In order to measure the surface roughness of the main blade of integral impeller, and the arithmetical mean deviation Ra measurement experiments were carried out on TRIMOS TR-SCAN micro-topography measuring instrument. Twenty points on the middle generatrix between the top line and the root line of the main blade are measured, as shown in Fig. 19. After a series of measurement experiments, the roughness Ra of S-curve AD algorithm and incomplete smooth S-curve AD algorithm are shown in Table 2. When measuring the surface roughness, we measured the roughness value three times, and the measured value Ra in Table 2 is the average value of the three measurements. In order to express the roughness Ra more intuitively, the data in Table 2 is generated into Fig. 20. In Fig. 20, the blue line represents the measured roughness Ra of S-curve AD algorithm, and the green line represents the measured roughness Ra of incomplete smooth S-curve AD algorithm; it can be seen from Fig. 20 that incomplete smooth S-curve AD algorithm can obviously reduce the surface roughness Ra.

Table 2 Roughness Ra comparison of 20 measured points (in um as the unit)
Fig. 19
figure 19

Location diagram of 20 measured points

Fig. 20
figure 20

Roughness Ra comparison of 20 measured points

6 Conclusion

In recent studies on toolpath smoothing and feedrate scheduling schemes, there are still some requirements that cannot be satisfied simultaneously, which are likely to cause shock and vibration of the CNC machine tool during high-speed machining. In view of this, an incomplete smooth S-curve AD control algorithm for curves that can’t meet complete smooth AD conditions is proposed, and its classification and calculation formulas are derived. Compared with previous methods, the algorithm proposed has the following advantages:

  1. 1.

    The toolpath generated has G3 continuity, G3 toolpath can produce smoother motion than G2 toolpath generated by the S-curve AD algorithm. G3 toolpath guarantees the continuity of the jerk, which has a positive effect on reducing vibrations.

  2. 2.

    Its computational complexity is reasonable, which is more complex than S-curve AD algorithm; however, compared with the conventional trigonometric function algorithm, its computational complexity is lower owing to the fact that the algorithm does not need to apply trigonometric function calculation.

  3. 3.

    The algorithm has the ability to strike a controllable balance among motion smoothness and computing complexity for a given set of limiting conditions; thus, a well machining quality and efficiency can be obtained.
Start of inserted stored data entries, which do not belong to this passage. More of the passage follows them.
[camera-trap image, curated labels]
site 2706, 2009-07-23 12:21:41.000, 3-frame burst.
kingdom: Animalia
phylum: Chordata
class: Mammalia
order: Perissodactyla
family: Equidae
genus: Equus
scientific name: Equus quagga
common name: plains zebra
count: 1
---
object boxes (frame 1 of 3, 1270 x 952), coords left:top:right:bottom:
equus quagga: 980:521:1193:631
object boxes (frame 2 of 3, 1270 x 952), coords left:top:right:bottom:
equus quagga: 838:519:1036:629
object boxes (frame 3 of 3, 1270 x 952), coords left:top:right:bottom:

The butterfly-shaped curve is taken as an example for calculation and simulation, and simulation results show the good performance compared with the other two methods. The main blade of integral impeller is taken as an example to be machined on the machining center with embedded control system. To evaluate the surface quality of the machined blade, the surface roughness is measured, and the results show that the proposed method has lower surface roughness than S-curve AD algorithm, which confirms that the proposed algorithm can machine higher quality surface than S-curve AD algorithm. Meanwhile, the proposed algorithm is suitable not only for high speed and high precision CNC machine tools, but also can be extended to wide variety of other manufacturing equipment such as precision measurement devices and industrial robots.